Slave Interface: eno2
MII Status: down
Comment 1 Thomas Deutschmann (RETIRED) gentoo-dev 2018-04-23 17:22:28 UTC
I cannot find a similar bug report yet. Are you able to do a bisect?
Comment 2 Patrick Lauer gentoo-dev 2018-04-28 10:31:07 UTC
Yes, we'll try to bisect it
Comment 3 Patrick Lauer gentoo-dev 2018-05-21 14:12:10 UTC
Success:

# git bisect good
4d2c0cda07448ea6980f00102dc3964eb25e241c is the first bad commit
commit 4d2c0cda07448ea6980f00102dc3964eb25e241c
Author: Mahesh Bandewar <maheshb@google.com>
Date:   Wed Sep 27 18:03:49 2017 -0700

    bonding: speed/duplex update at NETDEV_UP event

    Some NIC drivers don't have correct speed/duplex settings at the
    time they send NETDEV_UP notification and that messes up the
    bonding state. Especially 802.3ad mode which is very sensitive
    to these settings. In the current implementation we invoke
    bond_update_speed_duplex() when we receive NETDEV_UP, however,
    ignore the return value. If the values we get are invalid
    (UNKNOWN), then slave gets removed from the aggregator with
    speed and duplex set to UNKNOWN while link is still marked as UP.

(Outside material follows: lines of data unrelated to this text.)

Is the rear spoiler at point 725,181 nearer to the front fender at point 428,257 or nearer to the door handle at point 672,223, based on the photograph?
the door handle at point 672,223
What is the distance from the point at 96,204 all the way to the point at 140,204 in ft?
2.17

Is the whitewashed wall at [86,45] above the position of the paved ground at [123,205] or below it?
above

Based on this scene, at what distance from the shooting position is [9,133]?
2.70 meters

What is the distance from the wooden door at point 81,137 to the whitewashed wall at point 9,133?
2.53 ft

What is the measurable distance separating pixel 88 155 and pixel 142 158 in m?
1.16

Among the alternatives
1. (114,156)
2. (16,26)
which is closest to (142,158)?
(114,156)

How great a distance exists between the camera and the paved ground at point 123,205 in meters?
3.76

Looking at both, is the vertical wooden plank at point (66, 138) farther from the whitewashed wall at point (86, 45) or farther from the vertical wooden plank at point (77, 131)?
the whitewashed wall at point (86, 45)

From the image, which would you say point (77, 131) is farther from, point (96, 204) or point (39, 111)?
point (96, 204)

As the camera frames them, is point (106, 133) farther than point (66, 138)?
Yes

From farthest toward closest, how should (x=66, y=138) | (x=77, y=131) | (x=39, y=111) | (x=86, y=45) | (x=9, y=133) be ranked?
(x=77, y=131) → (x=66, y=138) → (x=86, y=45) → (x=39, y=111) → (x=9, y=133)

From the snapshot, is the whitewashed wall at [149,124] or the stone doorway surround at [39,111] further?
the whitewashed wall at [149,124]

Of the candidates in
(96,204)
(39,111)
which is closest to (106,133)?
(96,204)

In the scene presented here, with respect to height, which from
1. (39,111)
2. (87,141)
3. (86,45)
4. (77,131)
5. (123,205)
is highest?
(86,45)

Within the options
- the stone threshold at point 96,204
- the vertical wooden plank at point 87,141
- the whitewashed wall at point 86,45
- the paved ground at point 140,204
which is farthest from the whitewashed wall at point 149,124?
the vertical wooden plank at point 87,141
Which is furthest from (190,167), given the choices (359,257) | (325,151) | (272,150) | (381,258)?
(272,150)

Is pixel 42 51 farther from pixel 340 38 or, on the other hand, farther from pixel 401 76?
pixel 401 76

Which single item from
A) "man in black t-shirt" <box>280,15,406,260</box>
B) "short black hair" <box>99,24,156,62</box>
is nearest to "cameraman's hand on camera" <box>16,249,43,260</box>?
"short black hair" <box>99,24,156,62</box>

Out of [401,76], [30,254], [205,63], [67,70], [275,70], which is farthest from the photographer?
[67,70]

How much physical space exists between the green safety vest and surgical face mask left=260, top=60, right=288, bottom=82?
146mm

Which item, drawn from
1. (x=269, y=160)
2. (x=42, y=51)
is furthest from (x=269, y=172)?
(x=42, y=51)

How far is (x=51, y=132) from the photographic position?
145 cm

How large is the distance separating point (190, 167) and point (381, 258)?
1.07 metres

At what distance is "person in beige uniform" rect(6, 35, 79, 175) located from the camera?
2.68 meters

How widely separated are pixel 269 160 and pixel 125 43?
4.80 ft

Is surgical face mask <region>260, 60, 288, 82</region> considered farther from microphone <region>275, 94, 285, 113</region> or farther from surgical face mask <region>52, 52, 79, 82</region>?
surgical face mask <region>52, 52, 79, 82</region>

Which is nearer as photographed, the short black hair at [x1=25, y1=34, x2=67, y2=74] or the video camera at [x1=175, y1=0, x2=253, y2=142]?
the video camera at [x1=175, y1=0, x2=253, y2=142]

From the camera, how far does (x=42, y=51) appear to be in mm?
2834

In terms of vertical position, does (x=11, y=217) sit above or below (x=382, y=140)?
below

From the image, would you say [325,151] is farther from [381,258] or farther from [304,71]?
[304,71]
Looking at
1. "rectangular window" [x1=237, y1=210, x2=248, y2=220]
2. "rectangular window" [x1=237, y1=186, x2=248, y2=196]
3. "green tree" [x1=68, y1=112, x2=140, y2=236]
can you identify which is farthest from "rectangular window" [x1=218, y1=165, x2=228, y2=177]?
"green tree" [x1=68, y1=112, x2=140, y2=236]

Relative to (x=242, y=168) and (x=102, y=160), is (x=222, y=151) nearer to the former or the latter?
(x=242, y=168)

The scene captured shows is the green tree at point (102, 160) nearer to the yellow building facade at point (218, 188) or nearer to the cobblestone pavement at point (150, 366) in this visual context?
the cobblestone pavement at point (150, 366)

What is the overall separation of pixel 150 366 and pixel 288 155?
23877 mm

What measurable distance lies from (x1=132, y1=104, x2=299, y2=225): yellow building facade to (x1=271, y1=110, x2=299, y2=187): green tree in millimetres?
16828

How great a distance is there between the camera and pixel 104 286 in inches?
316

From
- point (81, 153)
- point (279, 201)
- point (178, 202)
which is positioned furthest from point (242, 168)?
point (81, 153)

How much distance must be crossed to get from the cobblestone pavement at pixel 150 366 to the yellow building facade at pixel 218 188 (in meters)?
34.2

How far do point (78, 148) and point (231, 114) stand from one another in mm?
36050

    This patch fixes this scenario. Also 802.3ad mode is sensitive to
    these conditions while other modes are not, so making sure that it
    doesn't change the behavior for other modes.

    Signed-off-by: Mahesh Bandewar <maheshb@google.com>
    Signed-off-by: David S. Miller <davem@davemloft.net>

:040000 040000 d8c0cdd0d36e0360d0dea20417fdd690fd9db57e 0c78a15116c4f157e7eaa418888e3e7c54146a76 M      drivers
Comment 4 Patrick Lauer gentoo-dev 2018-05-21 14:44:34 UTC
A config fix works:  modprobe bonding miimon=100
Default is 0, any non-zero value should work.
Comment 5 Mike Pagano gentoo-dev 2018-07-21 14:12:08 UTC
Solving as fixed with the identified workaround.